Judah Samet referred to himself as "a professional survivor." He survived the Bergen-Belsen concentration camp after the Nazis forced him and his family from their home in Hungary when he was 7 years old.
Four years ago at age 80, Samet also survived the October 2018 mass shooting at the Tree of Life synagogue he regularly attended.
On Tuesday afternoon, Samet's remarkable life came to an end when he died of complications from stomach cancer, which he was diagnosed with in June. He was 84. He died peacefully at his home surrounded by family members.
"He led an epic life and made a huge impact on everyone who knew him," said his daughter, Elizabeth Samet, senior vice president and creative director for the Philadelphia Inquirer. "He had relentless optimism and fierce loyalty to his family, to his friends and to his community."
"He had relentless optimism and fierce loyalty to his family, to his friends and to his community."Elizabeth Samet
"(Tuesday) was Rosh HaShanah, and in Jewish tradition, if you die on Rosh Hashanah, it's considered a sign of a righteous life."
Judah Samet's history
Judah Samet was born on February 5, 1938.
As a young child, Samet and his family spent many months in a slave labor camp in Austria before being sent to Bergen-Belsen.
"In Bergen-Belsen, they killed you by the method of starvation," Samet told the Tribune-Review in a 2018 interview.
However, his mother Rachel's resourcefulness in finding food helped her family survive. They were liberated in 1945, but his father, Yekutiel, died of typhus three days later.
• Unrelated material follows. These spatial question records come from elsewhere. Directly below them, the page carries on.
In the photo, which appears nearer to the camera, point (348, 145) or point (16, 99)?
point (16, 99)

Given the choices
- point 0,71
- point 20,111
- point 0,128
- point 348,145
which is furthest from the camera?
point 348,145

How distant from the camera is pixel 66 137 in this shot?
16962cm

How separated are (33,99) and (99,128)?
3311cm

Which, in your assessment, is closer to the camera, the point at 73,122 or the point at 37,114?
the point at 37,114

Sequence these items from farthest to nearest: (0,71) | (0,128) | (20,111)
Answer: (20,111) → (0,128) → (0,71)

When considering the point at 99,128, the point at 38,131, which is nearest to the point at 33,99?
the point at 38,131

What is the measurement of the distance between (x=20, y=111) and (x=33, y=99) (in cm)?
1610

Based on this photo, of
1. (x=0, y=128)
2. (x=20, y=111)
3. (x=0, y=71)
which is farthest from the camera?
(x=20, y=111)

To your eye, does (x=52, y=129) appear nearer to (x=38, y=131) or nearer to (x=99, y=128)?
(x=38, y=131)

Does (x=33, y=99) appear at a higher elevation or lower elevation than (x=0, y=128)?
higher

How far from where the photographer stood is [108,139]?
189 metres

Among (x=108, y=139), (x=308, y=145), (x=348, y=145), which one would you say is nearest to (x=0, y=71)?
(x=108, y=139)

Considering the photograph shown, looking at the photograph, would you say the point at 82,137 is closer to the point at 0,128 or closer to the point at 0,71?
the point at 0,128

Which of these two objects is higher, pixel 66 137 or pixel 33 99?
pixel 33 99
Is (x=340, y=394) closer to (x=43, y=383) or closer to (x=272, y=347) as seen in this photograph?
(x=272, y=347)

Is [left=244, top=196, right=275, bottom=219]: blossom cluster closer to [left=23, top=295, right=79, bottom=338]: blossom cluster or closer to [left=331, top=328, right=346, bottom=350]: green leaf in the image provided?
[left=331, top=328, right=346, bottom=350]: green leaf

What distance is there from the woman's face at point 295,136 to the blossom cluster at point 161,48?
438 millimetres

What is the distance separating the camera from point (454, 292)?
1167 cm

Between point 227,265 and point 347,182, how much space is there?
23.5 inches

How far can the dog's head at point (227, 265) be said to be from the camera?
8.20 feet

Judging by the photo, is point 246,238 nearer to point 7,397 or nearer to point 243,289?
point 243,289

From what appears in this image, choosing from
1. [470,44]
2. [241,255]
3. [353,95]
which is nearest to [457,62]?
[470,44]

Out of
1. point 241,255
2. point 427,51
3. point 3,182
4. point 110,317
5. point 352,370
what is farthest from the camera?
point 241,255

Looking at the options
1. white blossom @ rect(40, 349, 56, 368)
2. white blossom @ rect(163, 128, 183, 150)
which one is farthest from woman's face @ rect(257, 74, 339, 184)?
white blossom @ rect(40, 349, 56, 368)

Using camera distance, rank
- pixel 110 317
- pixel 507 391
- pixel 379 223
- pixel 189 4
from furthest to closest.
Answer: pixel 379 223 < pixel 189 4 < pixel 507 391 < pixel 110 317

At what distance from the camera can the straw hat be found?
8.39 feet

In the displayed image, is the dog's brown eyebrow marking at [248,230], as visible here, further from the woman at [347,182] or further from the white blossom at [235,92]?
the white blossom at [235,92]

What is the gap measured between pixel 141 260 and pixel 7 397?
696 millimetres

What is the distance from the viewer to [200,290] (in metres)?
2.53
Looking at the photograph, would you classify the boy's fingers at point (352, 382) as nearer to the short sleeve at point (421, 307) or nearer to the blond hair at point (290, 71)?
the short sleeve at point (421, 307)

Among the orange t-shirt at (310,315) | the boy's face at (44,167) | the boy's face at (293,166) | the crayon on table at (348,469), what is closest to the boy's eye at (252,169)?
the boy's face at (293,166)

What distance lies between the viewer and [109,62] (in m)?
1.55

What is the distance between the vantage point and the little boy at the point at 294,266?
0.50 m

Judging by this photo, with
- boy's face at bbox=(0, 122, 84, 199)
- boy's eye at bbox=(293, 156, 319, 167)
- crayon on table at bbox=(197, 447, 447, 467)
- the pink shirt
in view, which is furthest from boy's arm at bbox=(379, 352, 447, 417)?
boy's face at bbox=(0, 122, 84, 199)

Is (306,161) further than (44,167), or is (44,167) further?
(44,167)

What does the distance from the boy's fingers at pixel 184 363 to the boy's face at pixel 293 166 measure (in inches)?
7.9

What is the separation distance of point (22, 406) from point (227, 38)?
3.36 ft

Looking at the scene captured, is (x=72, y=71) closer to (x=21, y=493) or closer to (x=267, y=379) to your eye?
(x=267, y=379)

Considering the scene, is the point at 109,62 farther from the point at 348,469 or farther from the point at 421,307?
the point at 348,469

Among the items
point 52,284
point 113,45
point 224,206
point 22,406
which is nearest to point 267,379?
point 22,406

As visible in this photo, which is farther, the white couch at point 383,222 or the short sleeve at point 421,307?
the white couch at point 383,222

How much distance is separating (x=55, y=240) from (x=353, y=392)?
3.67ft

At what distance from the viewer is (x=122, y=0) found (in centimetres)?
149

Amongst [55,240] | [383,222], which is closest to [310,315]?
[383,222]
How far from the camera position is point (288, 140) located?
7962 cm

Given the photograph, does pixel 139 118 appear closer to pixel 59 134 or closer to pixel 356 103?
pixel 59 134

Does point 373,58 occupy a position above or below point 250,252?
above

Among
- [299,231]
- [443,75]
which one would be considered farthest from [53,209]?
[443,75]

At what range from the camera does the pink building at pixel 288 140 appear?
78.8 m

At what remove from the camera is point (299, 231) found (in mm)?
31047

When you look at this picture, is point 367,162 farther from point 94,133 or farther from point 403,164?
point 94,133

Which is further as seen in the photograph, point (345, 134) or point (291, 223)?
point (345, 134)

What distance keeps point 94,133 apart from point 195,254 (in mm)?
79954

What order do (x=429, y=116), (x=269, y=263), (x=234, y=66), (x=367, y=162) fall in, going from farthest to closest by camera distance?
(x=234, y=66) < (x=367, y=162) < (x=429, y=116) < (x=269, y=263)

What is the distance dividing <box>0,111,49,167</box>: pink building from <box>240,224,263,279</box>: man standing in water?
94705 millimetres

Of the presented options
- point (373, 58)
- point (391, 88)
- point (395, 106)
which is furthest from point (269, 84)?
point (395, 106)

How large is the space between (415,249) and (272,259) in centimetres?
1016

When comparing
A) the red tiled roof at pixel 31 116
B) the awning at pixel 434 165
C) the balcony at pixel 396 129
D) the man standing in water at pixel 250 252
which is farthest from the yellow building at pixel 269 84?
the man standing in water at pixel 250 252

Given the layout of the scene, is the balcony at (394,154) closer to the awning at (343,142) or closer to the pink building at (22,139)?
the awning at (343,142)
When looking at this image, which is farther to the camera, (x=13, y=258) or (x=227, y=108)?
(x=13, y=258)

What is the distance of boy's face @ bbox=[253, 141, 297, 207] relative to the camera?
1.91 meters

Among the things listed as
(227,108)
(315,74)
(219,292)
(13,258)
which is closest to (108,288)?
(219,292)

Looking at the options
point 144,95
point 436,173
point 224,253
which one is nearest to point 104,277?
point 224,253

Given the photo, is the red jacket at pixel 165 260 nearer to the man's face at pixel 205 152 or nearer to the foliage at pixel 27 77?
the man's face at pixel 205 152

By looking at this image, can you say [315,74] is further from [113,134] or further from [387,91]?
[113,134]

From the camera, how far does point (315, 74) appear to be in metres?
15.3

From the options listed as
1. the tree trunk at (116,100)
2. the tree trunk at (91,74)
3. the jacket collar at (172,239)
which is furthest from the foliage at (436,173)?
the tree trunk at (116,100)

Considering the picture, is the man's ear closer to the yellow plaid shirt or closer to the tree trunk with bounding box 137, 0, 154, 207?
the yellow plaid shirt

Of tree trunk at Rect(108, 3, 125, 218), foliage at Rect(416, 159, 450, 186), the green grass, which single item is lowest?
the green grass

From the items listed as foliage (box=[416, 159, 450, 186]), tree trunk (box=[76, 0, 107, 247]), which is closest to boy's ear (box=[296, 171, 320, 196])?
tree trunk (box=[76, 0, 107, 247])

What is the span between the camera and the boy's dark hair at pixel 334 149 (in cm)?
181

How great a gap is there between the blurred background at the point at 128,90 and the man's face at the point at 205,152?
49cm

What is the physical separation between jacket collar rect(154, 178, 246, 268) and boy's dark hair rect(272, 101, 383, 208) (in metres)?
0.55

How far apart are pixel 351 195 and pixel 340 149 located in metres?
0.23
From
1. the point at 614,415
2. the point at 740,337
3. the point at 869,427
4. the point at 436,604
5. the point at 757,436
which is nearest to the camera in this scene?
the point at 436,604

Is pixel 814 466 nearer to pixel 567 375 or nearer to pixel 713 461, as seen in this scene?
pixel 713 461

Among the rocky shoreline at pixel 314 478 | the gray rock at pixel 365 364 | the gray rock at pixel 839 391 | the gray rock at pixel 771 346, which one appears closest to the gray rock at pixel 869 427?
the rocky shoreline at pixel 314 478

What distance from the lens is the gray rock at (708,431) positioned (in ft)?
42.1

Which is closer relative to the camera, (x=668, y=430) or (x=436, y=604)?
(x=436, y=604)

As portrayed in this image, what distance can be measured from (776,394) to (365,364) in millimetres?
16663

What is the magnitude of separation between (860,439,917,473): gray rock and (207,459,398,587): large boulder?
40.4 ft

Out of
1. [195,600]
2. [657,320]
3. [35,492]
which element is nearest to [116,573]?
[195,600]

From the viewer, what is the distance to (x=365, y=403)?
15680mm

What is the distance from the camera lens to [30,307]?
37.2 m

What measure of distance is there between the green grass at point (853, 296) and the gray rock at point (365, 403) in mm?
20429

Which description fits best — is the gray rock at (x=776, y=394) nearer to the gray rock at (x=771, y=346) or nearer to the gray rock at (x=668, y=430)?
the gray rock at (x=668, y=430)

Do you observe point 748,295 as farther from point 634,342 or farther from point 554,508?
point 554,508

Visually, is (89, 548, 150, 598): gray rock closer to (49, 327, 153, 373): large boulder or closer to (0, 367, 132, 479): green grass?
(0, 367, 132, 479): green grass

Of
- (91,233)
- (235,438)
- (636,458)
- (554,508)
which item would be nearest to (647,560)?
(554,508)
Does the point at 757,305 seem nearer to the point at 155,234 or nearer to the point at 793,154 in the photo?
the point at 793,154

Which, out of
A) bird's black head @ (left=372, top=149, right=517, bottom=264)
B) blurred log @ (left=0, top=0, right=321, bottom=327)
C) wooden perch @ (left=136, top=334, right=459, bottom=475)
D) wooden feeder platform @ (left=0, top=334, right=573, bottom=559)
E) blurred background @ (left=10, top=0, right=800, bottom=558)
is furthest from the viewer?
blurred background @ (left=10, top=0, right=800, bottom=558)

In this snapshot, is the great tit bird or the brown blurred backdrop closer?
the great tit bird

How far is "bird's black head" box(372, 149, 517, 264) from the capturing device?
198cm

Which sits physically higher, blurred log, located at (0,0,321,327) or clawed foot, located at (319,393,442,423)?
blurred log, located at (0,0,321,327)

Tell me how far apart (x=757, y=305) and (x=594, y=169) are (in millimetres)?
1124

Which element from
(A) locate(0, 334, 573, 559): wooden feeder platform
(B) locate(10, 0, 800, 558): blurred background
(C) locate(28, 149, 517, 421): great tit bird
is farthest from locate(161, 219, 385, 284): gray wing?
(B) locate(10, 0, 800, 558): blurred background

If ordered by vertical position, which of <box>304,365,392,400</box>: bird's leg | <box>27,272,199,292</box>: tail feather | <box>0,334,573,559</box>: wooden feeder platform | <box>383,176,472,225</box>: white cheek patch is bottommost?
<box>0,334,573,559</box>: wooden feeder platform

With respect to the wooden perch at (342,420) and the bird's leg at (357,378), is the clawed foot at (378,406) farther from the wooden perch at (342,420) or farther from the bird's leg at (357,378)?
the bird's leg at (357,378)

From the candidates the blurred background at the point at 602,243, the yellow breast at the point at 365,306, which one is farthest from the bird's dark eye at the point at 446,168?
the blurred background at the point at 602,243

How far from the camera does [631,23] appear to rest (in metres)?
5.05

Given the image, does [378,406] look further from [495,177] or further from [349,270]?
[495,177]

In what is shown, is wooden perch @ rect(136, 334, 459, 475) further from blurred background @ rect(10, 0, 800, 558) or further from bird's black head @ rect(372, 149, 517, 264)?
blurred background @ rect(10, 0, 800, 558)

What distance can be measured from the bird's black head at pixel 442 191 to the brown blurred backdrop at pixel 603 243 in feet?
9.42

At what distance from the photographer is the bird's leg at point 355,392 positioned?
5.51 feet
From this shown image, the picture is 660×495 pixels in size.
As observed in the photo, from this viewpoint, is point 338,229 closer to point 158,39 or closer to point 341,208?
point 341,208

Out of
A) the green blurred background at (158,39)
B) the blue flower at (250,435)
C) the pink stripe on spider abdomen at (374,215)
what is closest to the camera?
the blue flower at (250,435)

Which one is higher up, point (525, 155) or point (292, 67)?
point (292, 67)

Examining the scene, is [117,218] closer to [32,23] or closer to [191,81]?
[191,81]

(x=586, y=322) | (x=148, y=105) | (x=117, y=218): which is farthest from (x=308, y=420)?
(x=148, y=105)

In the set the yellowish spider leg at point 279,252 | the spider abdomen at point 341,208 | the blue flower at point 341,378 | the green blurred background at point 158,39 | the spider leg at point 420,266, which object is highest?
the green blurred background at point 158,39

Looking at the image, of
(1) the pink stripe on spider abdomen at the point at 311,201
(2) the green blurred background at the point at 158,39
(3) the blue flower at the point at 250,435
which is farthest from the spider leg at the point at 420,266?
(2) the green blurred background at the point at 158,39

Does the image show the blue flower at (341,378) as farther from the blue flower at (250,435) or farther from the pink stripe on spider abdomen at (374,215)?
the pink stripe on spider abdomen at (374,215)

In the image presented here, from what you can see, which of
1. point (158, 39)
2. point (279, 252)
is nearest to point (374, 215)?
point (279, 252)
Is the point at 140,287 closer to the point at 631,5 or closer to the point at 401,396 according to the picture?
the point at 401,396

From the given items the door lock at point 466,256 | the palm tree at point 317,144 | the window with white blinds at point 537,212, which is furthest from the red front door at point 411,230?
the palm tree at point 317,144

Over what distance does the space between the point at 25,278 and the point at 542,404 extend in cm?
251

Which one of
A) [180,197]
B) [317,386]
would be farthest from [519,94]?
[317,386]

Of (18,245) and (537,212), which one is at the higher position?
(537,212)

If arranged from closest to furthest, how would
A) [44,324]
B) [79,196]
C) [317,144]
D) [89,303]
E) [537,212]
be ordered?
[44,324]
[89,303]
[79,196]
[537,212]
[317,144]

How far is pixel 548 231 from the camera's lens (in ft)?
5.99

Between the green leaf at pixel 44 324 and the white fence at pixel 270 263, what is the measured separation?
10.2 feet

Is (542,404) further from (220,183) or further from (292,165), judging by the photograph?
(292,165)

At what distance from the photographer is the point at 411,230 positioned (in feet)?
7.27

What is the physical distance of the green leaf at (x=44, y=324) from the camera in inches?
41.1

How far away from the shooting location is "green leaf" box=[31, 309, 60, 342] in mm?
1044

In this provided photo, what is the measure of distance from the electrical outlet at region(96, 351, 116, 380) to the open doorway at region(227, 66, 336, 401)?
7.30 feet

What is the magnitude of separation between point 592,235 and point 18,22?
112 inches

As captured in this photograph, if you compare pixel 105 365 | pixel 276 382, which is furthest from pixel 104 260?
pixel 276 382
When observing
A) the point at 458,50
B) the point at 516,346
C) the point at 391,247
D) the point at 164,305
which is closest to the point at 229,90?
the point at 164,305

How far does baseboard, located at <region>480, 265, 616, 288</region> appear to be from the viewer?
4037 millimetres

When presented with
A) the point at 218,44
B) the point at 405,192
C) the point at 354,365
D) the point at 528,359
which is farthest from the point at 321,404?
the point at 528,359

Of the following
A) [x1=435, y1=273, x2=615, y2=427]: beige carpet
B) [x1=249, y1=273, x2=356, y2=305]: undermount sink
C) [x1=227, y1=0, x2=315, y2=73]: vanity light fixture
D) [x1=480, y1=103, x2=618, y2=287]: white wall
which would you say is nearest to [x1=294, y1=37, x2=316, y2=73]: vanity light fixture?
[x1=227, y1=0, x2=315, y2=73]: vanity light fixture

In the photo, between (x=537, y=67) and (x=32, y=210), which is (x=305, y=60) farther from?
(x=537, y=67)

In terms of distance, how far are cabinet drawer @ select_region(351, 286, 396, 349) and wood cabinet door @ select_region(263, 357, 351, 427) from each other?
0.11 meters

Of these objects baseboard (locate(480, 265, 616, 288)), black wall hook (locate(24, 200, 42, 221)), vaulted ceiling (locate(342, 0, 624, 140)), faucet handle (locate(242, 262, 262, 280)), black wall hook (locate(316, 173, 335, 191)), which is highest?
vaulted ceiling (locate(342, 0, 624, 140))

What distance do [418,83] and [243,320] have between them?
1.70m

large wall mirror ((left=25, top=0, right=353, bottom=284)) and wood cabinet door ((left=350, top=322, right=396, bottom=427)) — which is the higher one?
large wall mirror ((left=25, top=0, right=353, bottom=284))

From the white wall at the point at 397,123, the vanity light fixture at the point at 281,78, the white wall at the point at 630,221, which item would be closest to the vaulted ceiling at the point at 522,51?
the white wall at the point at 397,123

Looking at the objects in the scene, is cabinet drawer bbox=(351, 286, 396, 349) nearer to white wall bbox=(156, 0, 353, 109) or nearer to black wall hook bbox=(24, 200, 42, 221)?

The Samet family eventually immigrated to Israel where Judah became an Israeli Army paratrooper. He was in his 20s when he came to the United States and moved to Pittsburgh, where he married his wife, Barbara. They had a daughter, Elizabeth.
"There was absolutely no reason he should have been as amazing as a father as he was since he didn't have his own father," Elizabeth Samet said. "But I always tell people, 'I was born under a lucky star.' There was never a day in my entire life that I didn't know how loved I was, and I don't think most people can say that."
Samet worked in his father-in-law's jewelry business, Schiffman's Jewelers, and eventually became the store owner. He went decades without speaking about his experiences in the Holocaust.
"I never told my story until maybe five or six years ago. I didn't want to talk," Samet told the Trib in 2018. "But then I noticed that all the survivors are old and pretty soon there won't be anybody to tell the story. And I was wondering 'why am I alive?' and I started to talk, and I realized that this is probably my mission because I want people to know that happened."
Samet spent years speaking to students at schools and at events sponsored by the Holocaust Center of Pittsburgh, among other organizations. He said the horrific events at Tree of Life and his narrow escape only reinforce the idea that he had been spared so he could continue to tell his story.
The Tree of Life massacre
On October 27, 2018, Samet arrived four minutes late to services on the Sabbath at Tree of Life Congregation in Squirrel Hill. He ended up surviving the worst antisemitic attack in US history because he was delayed by a conversation with his housekeeper on the way out the door of his Oakland apartment.
"If I had been sitting in my seat (at Tree of Life), I would be directly in the firing line that killed Rose Mallinger," he said. Mallinger, at 97, was the oldest of the 11 victims.
So, instead of arriving on time at 9:45 am, he showed up at 9:49 am After pulling into a handicapped parking space, a man approached his car and knocked on the window. He told Samet he had better leave because there was a shooting happening in the synagogue.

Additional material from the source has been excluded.